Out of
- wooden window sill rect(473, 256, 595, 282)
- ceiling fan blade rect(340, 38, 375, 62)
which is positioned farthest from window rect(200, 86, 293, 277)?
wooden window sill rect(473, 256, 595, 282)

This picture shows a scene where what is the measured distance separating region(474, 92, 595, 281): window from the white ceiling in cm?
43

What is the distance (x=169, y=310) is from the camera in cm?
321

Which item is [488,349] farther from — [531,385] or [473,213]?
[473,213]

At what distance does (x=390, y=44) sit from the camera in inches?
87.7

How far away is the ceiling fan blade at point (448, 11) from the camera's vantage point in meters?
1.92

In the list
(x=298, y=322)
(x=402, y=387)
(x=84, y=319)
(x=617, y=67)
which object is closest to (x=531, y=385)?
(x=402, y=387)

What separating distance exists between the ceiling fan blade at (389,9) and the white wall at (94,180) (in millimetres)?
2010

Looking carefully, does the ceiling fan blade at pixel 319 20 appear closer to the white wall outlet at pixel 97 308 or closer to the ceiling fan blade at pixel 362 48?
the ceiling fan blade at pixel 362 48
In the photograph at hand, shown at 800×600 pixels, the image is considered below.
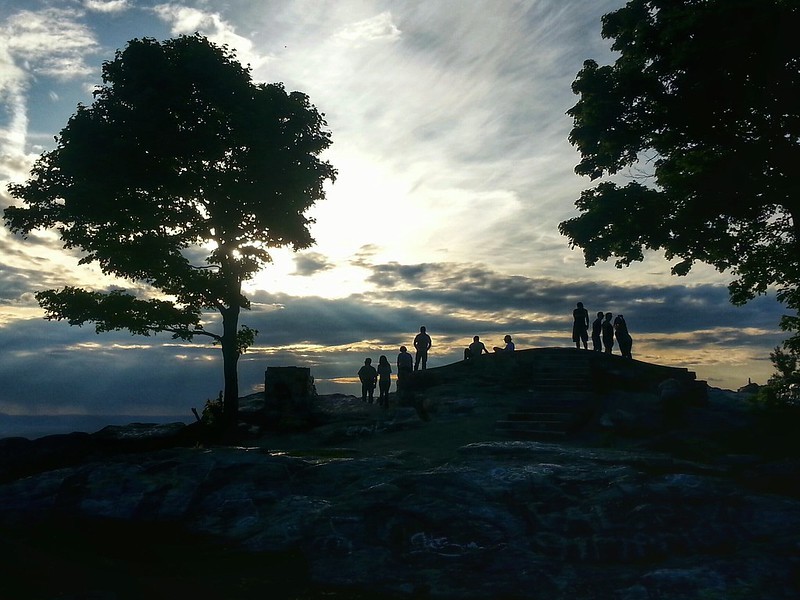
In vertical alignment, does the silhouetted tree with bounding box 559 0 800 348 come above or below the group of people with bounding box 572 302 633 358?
above

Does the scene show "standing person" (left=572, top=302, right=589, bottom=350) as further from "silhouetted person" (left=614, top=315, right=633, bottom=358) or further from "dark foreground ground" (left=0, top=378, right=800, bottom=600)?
"dark foreground ground" (left=0, top=378, right=800, bottom=600)

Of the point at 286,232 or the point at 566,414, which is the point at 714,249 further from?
the point at 286,232

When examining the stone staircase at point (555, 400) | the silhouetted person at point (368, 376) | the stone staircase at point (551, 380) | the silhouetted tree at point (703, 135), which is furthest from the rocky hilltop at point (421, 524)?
the silhouetted person at point (368, 376)

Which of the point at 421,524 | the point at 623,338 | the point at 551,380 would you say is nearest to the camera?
the point at 421,524

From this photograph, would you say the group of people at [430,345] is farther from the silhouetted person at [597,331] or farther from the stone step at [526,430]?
the stone step at [526,430]

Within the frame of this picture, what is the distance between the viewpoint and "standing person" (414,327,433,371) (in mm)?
27844

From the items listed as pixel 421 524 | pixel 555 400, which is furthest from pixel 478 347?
pixel 421 524

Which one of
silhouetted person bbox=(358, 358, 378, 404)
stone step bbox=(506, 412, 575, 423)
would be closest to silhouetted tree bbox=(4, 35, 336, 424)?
silhouetted person bbox=(358, 358, 378, 404)

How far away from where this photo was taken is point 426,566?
8.10 metres

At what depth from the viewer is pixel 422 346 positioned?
28.0 metres

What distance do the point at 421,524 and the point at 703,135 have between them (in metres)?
13.8

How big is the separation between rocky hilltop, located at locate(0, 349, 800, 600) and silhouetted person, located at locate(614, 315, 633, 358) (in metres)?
10.0

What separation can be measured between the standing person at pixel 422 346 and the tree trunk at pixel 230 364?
8331 millimetres

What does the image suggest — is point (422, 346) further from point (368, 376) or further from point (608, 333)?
point (608, 333)
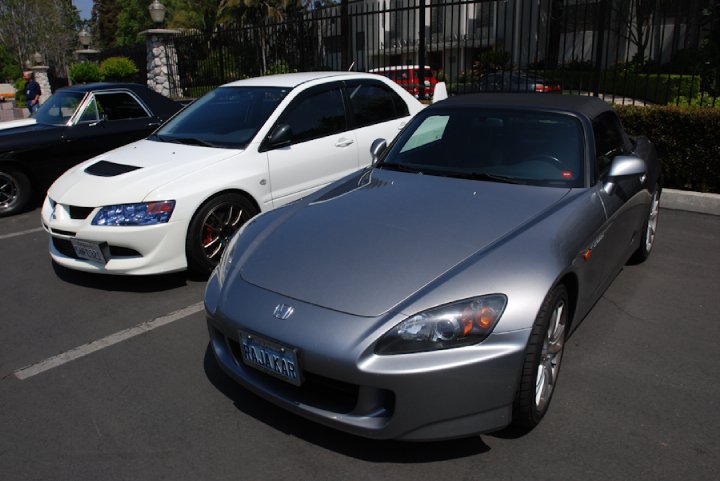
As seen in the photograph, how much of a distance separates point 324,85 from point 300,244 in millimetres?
3124

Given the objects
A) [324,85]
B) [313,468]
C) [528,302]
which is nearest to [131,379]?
[313,468]

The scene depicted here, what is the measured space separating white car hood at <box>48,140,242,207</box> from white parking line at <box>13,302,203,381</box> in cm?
96

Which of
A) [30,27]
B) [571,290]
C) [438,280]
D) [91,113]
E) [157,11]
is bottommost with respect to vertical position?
[571,290]

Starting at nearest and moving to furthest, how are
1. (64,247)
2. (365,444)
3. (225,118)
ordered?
(365,444), (64,247), (225,118)

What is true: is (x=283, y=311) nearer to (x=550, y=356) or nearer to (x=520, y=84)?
(x=550, y=356)

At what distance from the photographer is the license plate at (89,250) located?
4656 millimetres

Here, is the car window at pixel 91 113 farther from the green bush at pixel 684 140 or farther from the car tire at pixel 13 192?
the green bush at pixel 684 140

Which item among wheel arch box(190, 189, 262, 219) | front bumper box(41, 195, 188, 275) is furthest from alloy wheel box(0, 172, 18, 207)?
wheel arch box(190, 189, 262, 219)

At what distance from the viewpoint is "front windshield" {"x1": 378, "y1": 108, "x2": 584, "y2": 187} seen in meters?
3.74

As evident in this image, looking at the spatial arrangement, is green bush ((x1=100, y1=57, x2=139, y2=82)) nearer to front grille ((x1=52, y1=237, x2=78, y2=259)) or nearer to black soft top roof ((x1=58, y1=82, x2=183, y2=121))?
black soft top roof ((x1=58, y1=82, x2=183, y2=121))

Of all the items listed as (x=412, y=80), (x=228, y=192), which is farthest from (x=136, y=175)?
(x=412, y=80)

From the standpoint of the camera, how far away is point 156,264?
4637mm

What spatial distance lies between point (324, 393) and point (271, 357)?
295 millimetres

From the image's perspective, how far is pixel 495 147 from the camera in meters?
3.96
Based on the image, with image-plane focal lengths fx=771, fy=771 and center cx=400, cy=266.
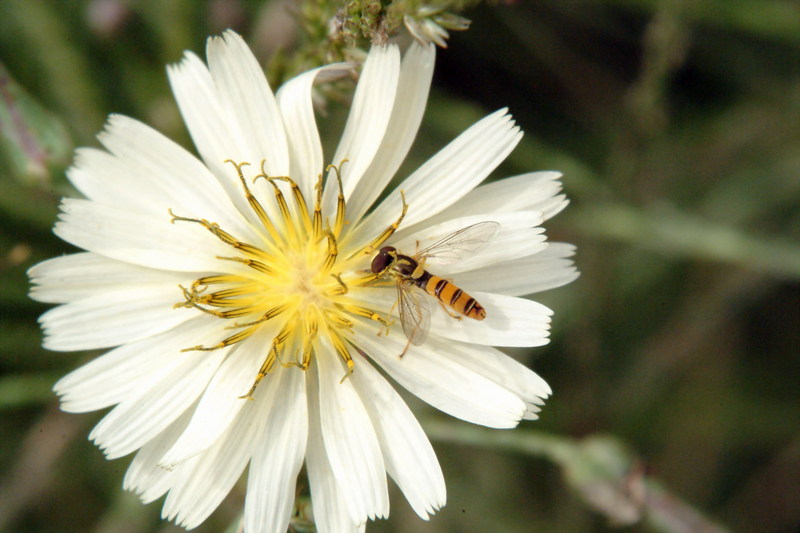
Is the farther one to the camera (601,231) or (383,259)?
(601,231)

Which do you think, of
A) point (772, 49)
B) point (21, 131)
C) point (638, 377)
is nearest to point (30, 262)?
point (21, 131)

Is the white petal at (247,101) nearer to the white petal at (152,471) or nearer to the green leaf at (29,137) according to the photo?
the green leaf at (29,137)

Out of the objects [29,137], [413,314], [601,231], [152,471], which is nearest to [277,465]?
[152,471]

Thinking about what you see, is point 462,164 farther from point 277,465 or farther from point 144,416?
point 144,416

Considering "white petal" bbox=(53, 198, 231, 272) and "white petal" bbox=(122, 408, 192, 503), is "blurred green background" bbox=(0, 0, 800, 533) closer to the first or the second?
"white petal" bbox=(122, 408, 192, 503)

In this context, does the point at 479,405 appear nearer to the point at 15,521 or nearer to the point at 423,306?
the point at 423,306

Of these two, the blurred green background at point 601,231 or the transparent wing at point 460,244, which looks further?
the blurred green background at point 601,231

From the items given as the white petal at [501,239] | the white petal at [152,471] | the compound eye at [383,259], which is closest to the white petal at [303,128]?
the compound eye at [383,259]
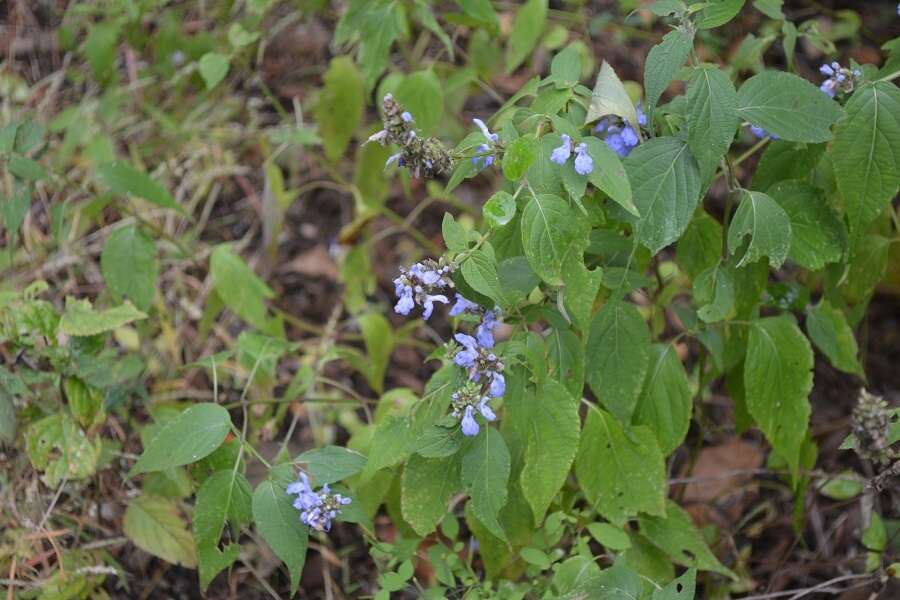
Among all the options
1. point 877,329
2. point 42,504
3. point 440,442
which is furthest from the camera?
point 877,329

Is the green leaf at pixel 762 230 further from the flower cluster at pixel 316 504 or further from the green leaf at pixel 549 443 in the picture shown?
the flower cluster at pixel 316 504

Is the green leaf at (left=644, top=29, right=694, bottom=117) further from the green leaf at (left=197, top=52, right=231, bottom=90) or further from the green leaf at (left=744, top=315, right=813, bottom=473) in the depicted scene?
the green leaf at (left=197, top=52, right=231, bottom=90)

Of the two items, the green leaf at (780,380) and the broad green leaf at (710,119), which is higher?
the broad green leaf at (710,119)

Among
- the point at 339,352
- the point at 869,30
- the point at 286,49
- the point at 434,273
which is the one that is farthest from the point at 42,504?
the point at 869,30

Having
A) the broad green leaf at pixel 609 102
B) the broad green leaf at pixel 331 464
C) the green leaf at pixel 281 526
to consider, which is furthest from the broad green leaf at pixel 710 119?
the green leaf at pixel 281 526

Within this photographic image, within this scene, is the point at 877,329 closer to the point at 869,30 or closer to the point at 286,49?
the point at 869,30

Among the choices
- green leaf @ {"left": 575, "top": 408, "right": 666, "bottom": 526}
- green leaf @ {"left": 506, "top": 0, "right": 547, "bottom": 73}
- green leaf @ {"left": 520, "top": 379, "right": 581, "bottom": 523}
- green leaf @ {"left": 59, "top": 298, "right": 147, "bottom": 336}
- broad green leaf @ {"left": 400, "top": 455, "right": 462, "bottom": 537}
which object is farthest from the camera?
green leaf @ {"left": 506, "top": 0, "right": 547, "bottom": 73}

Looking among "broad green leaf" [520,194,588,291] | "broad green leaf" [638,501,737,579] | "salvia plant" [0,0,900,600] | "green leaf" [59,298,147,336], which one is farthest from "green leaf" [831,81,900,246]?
"green leaf" [59,298,147,336]
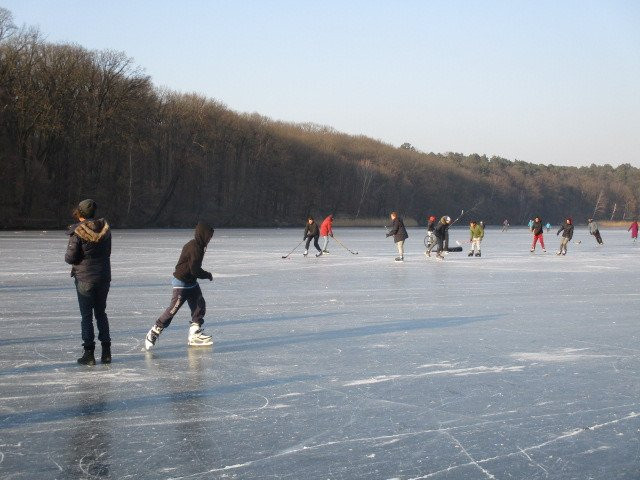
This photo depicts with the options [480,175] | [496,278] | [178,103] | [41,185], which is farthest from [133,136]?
[480,175]

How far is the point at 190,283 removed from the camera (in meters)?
7.82

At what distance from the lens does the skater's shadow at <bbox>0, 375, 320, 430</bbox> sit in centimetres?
523

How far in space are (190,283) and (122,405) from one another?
2.29 meters

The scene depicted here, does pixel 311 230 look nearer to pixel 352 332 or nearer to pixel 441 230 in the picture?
pixel 441 230

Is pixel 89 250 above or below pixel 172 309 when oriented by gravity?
above

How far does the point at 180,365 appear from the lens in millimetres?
7105

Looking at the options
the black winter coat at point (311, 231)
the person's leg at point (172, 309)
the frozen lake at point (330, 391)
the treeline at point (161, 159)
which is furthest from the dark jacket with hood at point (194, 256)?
the treeline at point (161, 159)

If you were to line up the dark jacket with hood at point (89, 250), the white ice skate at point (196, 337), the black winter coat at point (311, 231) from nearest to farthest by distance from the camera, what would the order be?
the dark jacket with hood at point (89, 250), the white ice skate at point (196, 337), the black winter coat at point (311, 231)

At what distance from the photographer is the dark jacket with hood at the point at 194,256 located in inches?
301

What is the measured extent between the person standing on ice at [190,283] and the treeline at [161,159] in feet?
109

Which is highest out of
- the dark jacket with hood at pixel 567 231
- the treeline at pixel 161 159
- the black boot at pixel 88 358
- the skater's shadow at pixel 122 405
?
the treeline at pixel 161 159

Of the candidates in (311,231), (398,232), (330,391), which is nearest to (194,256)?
(330,391)

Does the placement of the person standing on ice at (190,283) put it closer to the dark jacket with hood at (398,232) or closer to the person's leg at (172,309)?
the person's leg at (172,309)

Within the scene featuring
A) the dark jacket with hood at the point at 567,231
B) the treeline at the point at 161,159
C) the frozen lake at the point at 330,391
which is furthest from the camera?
the treeline at the point at 161,159
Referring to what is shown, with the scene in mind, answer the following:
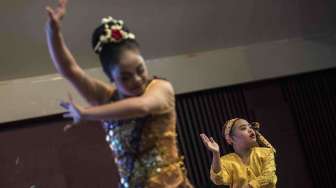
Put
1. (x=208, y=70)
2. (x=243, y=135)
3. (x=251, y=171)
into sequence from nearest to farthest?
1. (x=251, y=171)
2. (x=243, y=135)
3. (x=208, y=70)

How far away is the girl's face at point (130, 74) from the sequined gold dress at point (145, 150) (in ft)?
0.13

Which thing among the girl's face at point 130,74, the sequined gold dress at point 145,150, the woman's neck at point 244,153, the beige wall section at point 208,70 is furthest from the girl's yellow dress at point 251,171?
the girl's face at point 130,74

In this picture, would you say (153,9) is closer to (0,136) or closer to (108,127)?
(0,136)

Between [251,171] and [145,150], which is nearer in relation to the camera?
[145,150]

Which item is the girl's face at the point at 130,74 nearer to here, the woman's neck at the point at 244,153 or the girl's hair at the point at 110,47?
the girl's hair at the point at 110,47

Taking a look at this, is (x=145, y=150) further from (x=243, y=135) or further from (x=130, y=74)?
(x=243, y=135)

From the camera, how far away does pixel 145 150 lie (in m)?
1.64

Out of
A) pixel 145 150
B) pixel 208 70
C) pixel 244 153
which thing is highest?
pixel 208 70

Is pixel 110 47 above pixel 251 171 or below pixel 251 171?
above

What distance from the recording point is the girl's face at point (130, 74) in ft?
5.16

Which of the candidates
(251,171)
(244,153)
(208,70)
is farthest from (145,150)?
(208,70)

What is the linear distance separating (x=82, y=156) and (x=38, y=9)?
1.20 metres

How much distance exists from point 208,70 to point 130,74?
3248mm

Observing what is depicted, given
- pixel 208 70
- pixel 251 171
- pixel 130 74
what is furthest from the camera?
pixel 208 70
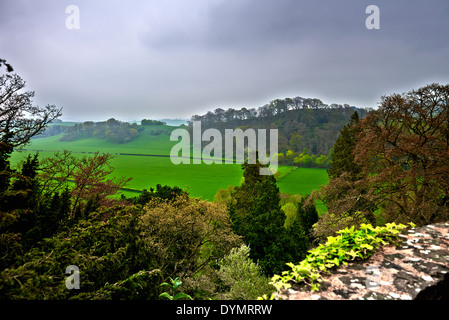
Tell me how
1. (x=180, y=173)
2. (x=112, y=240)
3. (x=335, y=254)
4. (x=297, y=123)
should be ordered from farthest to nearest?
(x=297, y=123) < (x=180, y=173) < (x=112, y=240) < (x=335, y=254)

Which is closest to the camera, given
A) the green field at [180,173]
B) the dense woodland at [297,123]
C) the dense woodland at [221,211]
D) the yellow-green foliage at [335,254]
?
the yellow-green foliage at [335,254]

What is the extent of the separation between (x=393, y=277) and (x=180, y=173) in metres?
59.2

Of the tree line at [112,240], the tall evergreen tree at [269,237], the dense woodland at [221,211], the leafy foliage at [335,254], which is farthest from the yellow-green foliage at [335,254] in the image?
the tall evergreen tree at [269,237]

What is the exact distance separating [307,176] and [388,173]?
44.6 m

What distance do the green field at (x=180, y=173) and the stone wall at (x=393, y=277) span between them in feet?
92.9

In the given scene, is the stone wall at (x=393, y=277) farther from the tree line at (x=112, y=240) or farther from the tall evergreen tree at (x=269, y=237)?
the tall evergreen tree at (x=269, y=237)

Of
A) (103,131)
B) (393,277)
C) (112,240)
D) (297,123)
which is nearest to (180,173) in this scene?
(297,123)

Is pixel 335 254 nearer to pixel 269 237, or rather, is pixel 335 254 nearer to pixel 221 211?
pixel 221 211

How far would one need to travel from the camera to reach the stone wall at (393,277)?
2520mm

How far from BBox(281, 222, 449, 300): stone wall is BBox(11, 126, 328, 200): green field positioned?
28319mm

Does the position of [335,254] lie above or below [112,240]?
above

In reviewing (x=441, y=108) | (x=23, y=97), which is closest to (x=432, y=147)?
(x=441, y=108)

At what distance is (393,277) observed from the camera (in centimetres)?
275

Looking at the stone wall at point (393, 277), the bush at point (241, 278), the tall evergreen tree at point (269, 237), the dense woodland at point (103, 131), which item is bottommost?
the bush at point (241, 278)
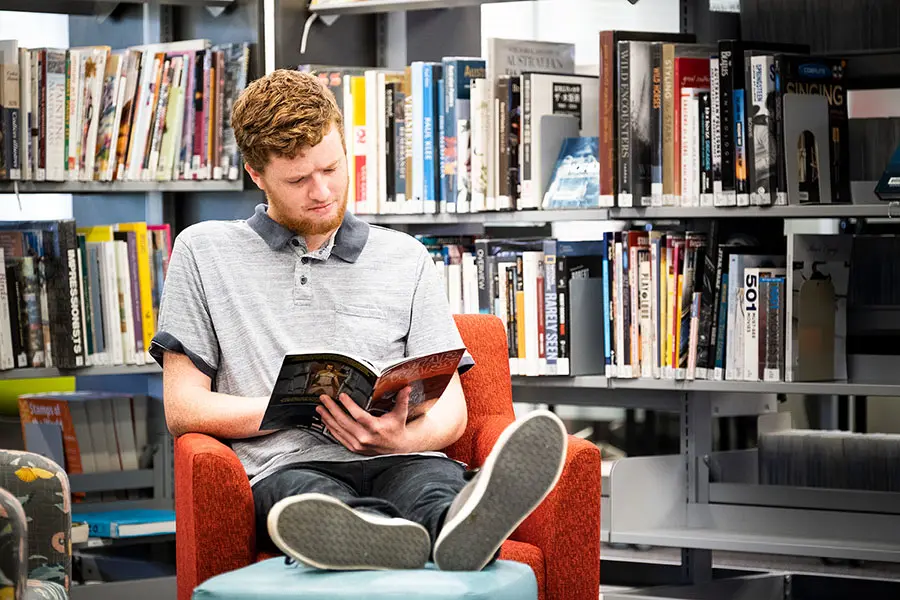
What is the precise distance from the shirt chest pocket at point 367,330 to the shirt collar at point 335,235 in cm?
9

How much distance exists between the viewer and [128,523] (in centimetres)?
339

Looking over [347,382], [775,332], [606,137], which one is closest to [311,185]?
[347,382]

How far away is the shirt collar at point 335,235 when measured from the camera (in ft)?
7.43

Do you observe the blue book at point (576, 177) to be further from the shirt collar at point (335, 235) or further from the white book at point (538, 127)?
the shirt collar at point (335, 235)

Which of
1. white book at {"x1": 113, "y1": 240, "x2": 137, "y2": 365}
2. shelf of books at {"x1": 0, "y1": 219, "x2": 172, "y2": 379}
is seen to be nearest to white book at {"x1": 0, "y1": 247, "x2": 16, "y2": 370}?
shelf of books at {"x1": 0, "y1": 219, "x2": 172, "y2": 379}

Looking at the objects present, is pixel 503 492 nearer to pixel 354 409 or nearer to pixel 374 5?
pixel 354 409

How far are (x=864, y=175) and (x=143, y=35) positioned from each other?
2024 mm

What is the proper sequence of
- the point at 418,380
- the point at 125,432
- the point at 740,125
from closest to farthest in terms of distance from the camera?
1. the point at 418,380
2. the point at 740,125
3. the point at 125,432

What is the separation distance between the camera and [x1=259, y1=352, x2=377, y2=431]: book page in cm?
193

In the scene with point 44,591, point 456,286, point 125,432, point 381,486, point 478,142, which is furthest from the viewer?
point 125,432

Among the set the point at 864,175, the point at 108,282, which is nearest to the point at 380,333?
the point at 108,282

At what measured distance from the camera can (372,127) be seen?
3326 mm

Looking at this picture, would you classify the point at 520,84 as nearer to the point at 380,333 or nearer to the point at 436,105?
the point at 436,105

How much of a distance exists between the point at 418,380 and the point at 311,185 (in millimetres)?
396
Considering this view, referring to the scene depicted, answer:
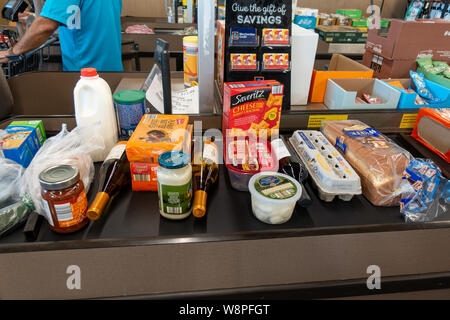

* SHORT TASK
List each line from the entries above that contains the word "away", copying every such line in full.

* RESULT OF THIS EXERCISE
How far away is the ceiling fan blade at point (448, 11) from the camera's vantage point in meters?
How far away from where this photo was taken is point 426,566?
From the standpoint of the camera, how far away is point 156,264?
How far away is the girl's face at point (130, 74) from the sequined gold dress at point (145, 150) (in ft)?
From the camera, how far away does pixel 145 150 lie (in m)?
How far away is the shirt collar at point 335,235 when measured from the camera (in ft)?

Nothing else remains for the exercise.